How many rows does the recommender comparison notebook below report for its test split?

> **Passage**:
========
# League vs. No-League Recommender Comparison

This notebook trains a fresh `MatchingEngine`, builds both the league-filtered and league-agnostic FAISS recommenders, and evaluates them on a held-out test split to compare mutual-match performance and coverage.

In [1]:
# Imports
from matchmaker import MatchingEngine
from matchmaker.serving import LeagueFilteredRecommender, ALSFaissRecommender
import cudf
import pandas as pd
import numpy as np
import time
from tqdm import tqdm
from typing import Dict, List, Tuple

  from .autonotebook import tqdm as notebook_tqdm


In [2]:
# Load data and create train/test split
DATA_PATH = 'data/swipes_clean.csv'
SPLIT_FRACTION = 0.8

print('Loading interaction data...')
raw_data = cudf.read_csv(DATA_PATH)
raw_data = raw_data.sort_values('timestamp')
split_idx = int(len(raw_data) * SPLIT_FRACTION)
train_data = raw_data.iloc[:split_idx]
test_data = raw_data.iloc[split_idx:]
print(f'Train rows: {len(train_data):,} | Test rows: {len(test_data):,}')

train_path = '/tmp/matchmaker_train_split.csv'
test_path = '/tmp/matchmaker_test_split.csv'
train_data.to_csv(train_path, index=False)
test_data.to_csv(test_path, index=False)

Loading interaction data...
Train rows: 7,862,310 | Test rows: 1,965,578


In [3]:
# Train a new MatchingEngine on the training split
engine = MatchingEngine()
engine.load_interactions(
    train_path,
    decider_col='decidermemberid',
    other_col='othermemberid',
    like_col='like',
    timestamp_col='timestamp',
    gender_col='decidergender'
)
engine.run_engagement()
engine.run_elo()
engine.build_recommender()

Reading data... ✅
Fitting ALS... 
🚀 Preparing data...
🎯 Training male→female ALS...


100%|██████████| 15/15 [00:00<00:00, 18.07it/s]


🎯 Training female→male ALS...


100%|██████████| 15/15 [00:00<00:00, 334.78it/s]


🔄 Converting factors to CuPy arrays...
✅ Trained M2F ALS with 31134 males × 32994 females
✅ Trained F2M ALS with 9925 females × 38446 males
Complete! ✅
User DF updated ✅
User DF updated ✅
Building FAISS recommender... ✅


In [4]:
# Instantiate both recommenders for comparison
league_recommender = engine.recommender
noleague_recommender = ALSFaissRecommender(als_model=engine.als_model, use_gpu=True)

# Prepare shared user metadata dictionary
if isinstance(engine.user_df, cudf.DataFrame):
    user_df_pd = engine.user_df.to_pandas()
else:
    user_df_pd = engine.user_df.copy()
========
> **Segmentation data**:
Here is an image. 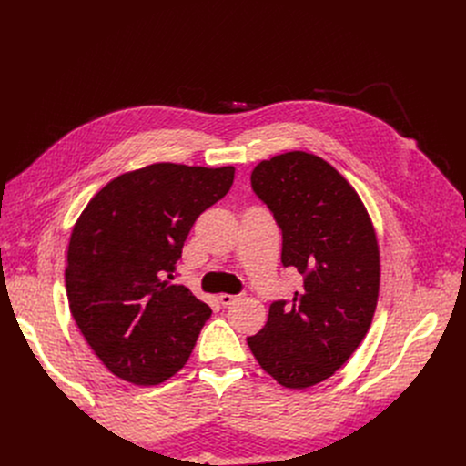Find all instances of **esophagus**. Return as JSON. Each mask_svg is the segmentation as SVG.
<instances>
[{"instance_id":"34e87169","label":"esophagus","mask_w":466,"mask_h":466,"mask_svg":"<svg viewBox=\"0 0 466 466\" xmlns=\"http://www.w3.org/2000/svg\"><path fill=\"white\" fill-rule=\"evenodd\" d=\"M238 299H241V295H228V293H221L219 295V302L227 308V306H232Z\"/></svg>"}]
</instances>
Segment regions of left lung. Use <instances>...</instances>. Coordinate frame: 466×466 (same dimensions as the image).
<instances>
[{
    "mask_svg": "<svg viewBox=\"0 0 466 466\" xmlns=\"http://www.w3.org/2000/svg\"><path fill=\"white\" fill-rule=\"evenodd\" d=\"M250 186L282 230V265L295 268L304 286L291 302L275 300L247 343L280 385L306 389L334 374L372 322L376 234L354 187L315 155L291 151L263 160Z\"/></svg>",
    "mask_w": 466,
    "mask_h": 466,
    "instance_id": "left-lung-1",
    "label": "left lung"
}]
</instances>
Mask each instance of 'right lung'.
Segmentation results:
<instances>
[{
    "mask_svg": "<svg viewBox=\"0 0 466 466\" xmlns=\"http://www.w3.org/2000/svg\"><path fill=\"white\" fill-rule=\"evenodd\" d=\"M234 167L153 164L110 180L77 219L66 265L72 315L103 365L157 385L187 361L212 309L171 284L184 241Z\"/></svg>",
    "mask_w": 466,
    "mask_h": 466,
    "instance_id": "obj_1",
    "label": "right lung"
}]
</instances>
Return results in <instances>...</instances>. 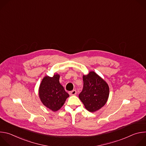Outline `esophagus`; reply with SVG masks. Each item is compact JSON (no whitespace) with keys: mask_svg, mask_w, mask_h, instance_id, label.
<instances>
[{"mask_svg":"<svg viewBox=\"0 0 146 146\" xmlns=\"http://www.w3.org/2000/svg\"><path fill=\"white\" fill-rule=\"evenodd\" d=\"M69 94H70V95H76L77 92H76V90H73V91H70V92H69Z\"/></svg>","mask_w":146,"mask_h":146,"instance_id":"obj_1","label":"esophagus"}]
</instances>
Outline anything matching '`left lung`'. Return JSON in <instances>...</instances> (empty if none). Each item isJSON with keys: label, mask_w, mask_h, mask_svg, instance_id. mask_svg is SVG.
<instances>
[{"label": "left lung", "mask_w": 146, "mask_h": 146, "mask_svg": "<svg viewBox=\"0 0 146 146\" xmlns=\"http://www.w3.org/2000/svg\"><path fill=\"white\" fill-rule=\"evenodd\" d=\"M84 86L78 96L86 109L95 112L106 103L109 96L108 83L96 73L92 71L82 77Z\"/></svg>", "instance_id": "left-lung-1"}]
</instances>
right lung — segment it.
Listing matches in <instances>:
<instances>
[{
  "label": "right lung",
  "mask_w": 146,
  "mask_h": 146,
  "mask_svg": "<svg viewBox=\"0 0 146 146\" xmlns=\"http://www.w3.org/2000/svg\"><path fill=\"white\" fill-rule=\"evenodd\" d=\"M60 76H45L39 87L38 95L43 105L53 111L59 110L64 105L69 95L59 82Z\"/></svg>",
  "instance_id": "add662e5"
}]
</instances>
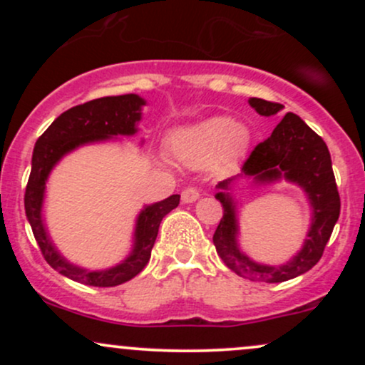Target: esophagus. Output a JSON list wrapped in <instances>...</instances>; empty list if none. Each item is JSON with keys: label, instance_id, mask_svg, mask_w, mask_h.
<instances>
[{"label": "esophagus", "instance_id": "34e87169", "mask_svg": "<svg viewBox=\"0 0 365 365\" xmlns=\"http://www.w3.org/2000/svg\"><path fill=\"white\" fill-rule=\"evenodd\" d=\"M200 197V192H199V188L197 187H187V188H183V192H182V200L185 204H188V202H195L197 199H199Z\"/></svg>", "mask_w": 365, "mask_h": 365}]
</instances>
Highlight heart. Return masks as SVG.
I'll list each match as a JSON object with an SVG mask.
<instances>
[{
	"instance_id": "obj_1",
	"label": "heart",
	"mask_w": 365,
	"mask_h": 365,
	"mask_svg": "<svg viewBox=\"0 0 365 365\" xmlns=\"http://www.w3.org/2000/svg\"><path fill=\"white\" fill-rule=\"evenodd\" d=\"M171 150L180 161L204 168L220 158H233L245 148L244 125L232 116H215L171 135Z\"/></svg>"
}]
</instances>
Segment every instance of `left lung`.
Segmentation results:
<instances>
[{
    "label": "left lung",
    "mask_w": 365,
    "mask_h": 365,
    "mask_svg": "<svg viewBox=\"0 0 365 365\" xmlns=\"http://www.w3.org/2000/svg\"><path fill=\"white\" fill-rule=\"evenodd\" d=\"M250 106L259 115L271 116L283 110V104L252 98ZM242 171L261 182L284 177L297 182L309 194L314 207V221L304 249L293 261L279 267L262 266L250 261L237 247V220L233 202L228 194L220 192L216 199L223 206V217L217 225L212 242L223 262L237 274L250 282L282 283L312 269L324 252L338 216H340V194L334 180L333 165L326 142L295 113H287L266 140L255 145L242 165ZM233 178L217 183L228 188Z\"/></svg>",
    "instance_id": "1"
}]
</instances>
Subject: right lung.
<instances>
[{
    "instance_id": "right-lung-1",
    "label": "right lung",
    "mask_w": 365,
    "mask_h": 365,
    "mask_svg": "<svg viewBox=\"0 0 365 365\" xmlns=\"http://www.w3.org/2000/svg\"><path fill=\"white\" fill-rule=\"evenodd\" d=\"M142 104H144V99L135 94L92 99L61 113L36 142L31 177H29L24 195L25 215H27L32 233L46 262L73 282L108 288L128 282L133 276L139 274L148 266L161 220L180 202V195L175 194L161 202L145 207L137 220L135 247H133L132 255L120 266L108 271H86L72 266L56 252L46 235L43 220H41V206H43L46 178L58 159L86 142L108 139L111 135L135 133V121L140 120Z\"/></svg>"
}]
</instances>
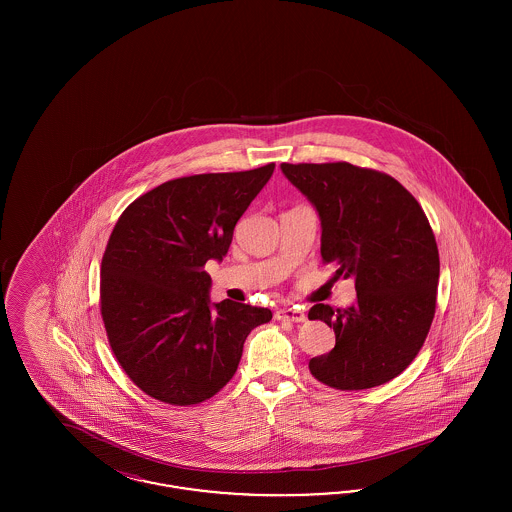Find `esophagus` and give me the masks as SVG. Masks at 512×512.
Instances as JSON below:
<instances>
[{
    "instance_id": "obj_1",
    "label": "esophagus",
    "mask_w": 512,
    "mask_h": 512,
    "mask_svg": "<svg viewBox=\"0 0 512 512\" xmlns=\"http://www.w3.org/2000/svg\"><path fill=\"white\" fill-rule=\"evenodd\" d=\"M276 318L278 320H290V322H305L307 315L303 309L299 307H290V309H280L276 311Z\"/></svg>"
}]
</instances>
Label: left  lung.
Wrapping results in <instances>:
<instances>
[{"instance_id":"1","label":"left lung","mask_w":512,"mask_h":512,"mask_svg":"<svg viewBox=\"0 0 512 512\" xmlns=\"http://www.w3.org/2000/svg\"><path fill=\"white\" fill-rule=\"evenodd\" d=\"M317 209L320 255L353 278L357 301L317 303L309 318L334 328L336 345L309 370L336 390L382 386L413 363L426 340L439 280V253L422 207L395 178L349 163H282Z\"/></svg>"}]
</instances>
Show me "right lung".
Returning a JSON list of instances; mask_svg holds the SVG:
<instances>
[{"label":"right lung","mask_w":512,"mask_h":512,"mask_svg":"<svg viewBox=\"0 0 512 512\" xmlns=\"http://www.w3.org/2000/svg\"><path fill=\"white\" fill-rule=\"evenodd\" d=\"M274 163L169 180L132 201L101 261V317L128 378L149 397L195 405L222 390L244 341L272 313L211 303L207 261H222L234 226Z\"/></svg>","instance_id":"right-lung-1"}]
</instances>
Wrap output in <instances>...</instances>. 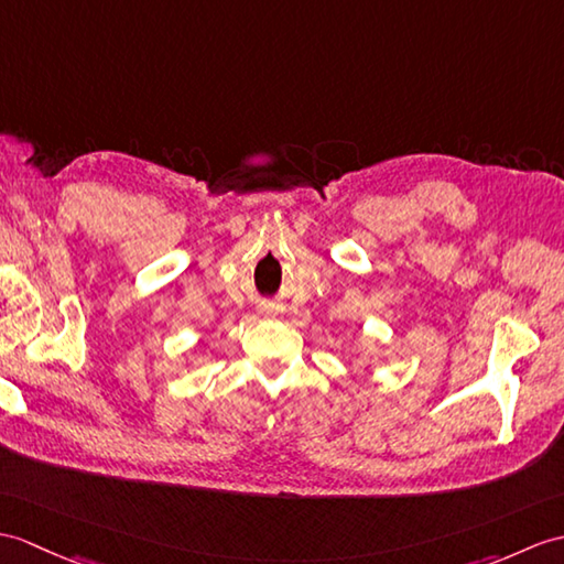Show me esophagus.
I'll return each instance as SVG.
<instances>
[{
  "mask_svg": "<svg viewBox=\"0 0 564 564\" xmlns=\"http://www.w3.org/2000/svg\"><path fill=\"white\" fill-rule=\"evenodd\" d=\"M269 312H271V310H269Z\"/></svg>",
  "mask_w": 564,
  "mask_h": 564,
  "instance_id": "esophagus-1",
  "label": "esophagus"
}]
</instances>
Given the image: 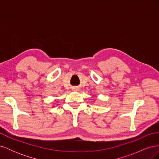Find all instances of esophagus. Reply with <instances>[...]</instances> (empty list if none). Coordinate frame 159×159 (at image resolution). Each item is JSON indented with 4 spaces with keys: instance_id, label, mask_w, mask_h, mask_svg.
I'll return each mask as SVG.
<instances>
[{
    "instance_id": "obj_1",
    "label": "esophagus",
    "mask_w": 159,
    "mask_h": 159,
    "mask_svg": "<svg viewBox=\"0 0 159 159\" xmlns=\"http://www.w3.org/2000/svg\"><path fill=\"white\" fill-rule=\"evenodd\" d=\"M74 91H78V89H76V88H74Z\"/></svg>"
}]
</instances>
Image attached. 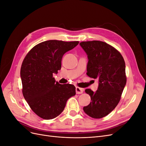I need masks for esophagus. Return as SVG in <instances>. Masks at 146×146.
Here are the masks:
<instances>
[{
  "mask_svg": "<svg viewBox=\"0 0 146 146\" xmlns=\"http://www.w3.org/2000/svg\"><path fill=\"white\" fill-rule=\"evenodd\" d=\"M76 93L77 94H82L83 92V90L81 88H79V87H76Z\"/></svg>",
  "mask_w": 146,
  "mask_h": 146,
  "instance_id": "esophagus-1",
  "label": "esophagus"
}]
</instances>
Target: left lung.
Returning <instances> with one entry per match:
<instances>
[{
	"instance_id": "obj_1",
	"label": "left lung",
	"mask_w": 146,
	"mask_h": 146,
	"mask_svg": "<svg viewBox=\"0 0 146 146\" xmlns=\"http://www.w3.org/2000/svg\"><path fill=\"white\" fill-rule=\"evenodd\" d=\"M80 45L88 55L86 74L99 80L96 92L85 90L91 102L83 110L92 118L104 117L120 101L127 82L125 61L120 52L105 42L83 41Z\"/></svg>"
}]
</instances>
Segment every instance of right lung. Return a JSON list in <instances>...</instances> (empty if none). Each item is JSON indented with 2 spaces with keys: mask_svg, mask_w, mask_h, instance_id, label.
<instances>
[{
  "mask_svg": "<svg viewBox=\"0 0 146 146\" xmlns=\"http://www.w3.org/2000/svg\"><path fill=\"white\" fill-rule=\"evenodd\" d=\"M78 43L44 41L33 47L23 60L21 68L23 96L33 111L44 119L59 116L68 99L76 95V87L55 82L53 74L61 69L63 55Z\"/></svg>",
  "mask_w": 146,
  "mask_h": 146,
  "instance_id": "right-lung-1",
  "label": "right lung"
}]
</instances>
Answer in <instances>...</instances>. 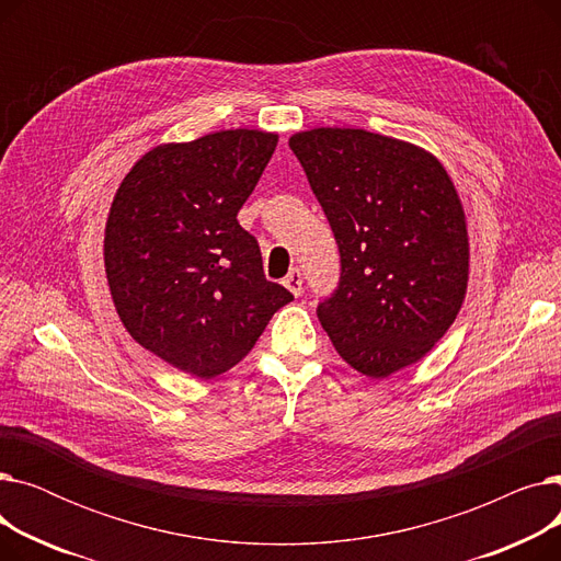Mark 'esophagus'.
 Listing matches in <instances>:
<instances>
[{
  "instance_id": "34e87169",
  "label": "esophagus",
========
> **Exercise solution**: 1,965,578 rows.